Older people diagnosed with a urinary tract infection (UTI – and especially men over 85– who are given no or delayed antibiotics were more likely to develop sepsis or to die than those given a prescription for an antibiotic at their initial GP consultation, according to UK general practice research* published online today by the BMJ. The study authors said in the context of an increase of Escherichia coli bloodstream infections in England, they advocated early initiation of recommended first-line antibiotics for UTI in older people. However, an expert commentator called for further research to determine those for whom it would be safe to delay treatment while awaiting investigation, as well as the type of antibiotics to use.
The researchers, led from Imperial College, London, explained that concerns about rising levels of antimicrobial resistance have led to changing patterns of antibiotic prescribing, which they argued means it is now more important than ever to assess UTI management and outcomes.
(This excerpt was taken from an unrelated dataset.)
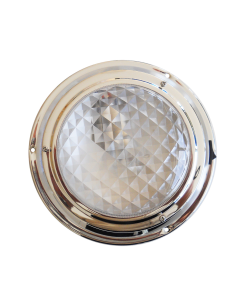 PLAFONIERA IN ACCIAIO INOX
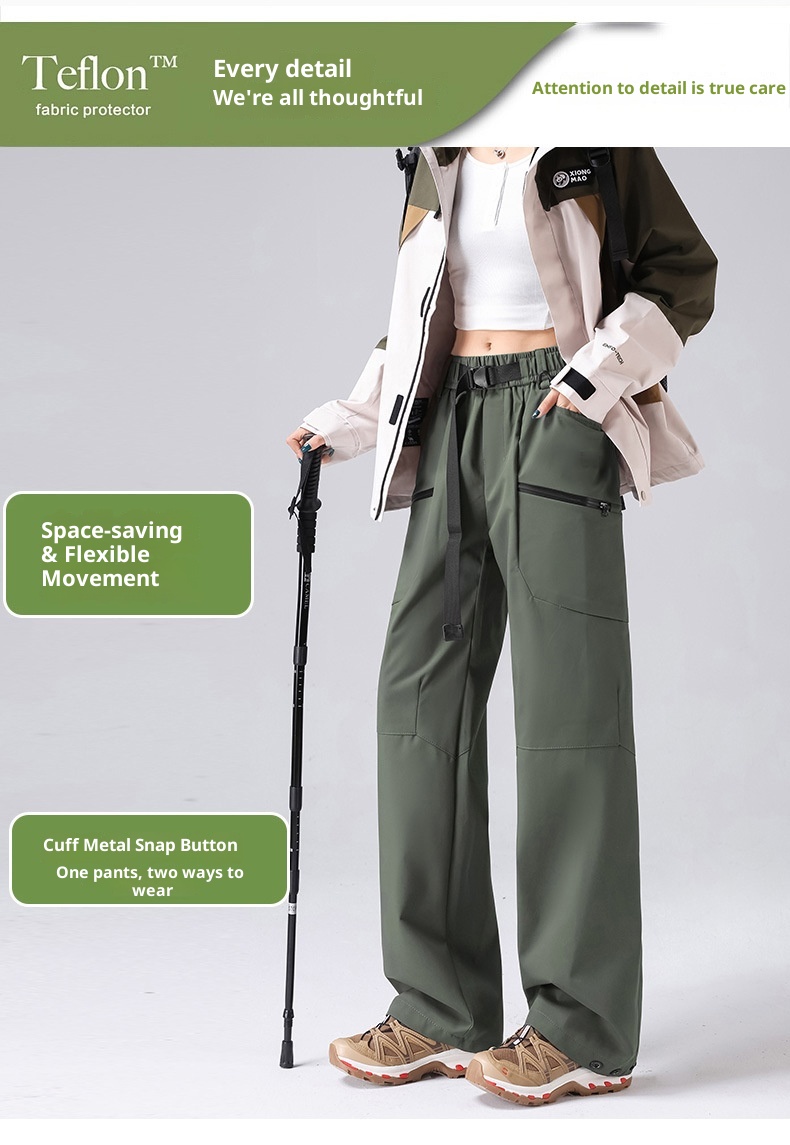 001 Luo Tuo Giacca a vento da donna, autunno e inverno, 3 in 1, antivento, impermeabile, cargo, per uomo, casual, sport, sci_voghion.com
They analysed data from the Clinical Practice Research Datalink (CPRD) primary care records, linked to hospital episode statistics and death records in England, to evaluate the association between antibiotic treatment for UTI and severe adverse outcomes in elderly patients in primary care.
Their data covered 157,264 adults aged at least 65 years who had presented to a GP with at least one diagnosis of suspected or confirmed lower UTI from November 2007 to May 2015. They reported that among 312,896 UTI episodes (in 157,264 unique patients), 7.2% did not have a record of antibiotics being prescribed and 6.2% showed a delay in antibiotic prescribing; 1,539 episodes of bloodstream infection (0.5%) were recorded within 60 days after the initial UTI.
They calculated that the rate of bloodstream infection was significantly higher among those patients not prescribed an antibiotic (2.9%) and those recorded as revisiting the GP within seven days of the initial consultation for an antibiotic prescription, compared with those given a prescription for an antibiotic at the initial consultation (2.2% v 0.2%). After adjustment for other factors, bloodstream infection was significantly more likely in the deferred antibiotics group (adjusted odds ratio, OR 7.12) and no antibiotics group (OR 8.08) compared with the immediate antibiotics group. In addition, the rate of hospital admission was almost double among cases with no antibiotics (27.0%) and deferred antibiotics (26.8%), compared with those prescribed immediate antibiotics (14.8%); and the risk of all-cause mortality was significantly higher with deferred antibiotics and no antibiotics than with immediate antibiotics at any time during the 60 days follow-up (adjusted hazard ratio, HR 1.16 and 2.18, respectively). Men older than 85 years were particularly at risk for both bloodstream infection and 60-day all-cause mortality.
The study authors concluded: “In elderly patients with a diagnosis of UTI in primary care, no antibiotics and deferred antibiotics were associated with a significant increase in bloodstream infection and all-cause mortality compared with immediate antibiotics. In the context of an increase of E. coli bloodstream infections in England, early initiation of recommended first line antibiotics for UTI in the older population is advocated.”
An expert commentator agreed that prompt treatment should be offered to older patients, especially men and those in areas of greater socioeconomic deprivation, as these are the patients most at risk. But he also pointed out** that a practice of 10,000 patients will see one or two patients each year with E. coli-related bloodstream infection, compared with around 1,800 UTI episodes managed in the same period and age group.
He added: “Further research is needed to establish whether treatment should be initiated with a broad or a narrow spectrum antibiotic and to identify those in whom delaying treatment (while awaiting investigation) is safe.”
*Gharbi M, Drysdale JH, Lishman J, et al. Antibiotic management of urinary tract infection in the elderly in primary care and its association with bloodstream infections and all-cause mortality: a population-based cohort study. BMJ 2019; 364: l525. http://dx.doi.org/10.1136/bmj.l525.
**Hay A. Antibiotic prescribing in primary care. BMJ 2019; 364: l780 doi: 10.1136/bmj.l78.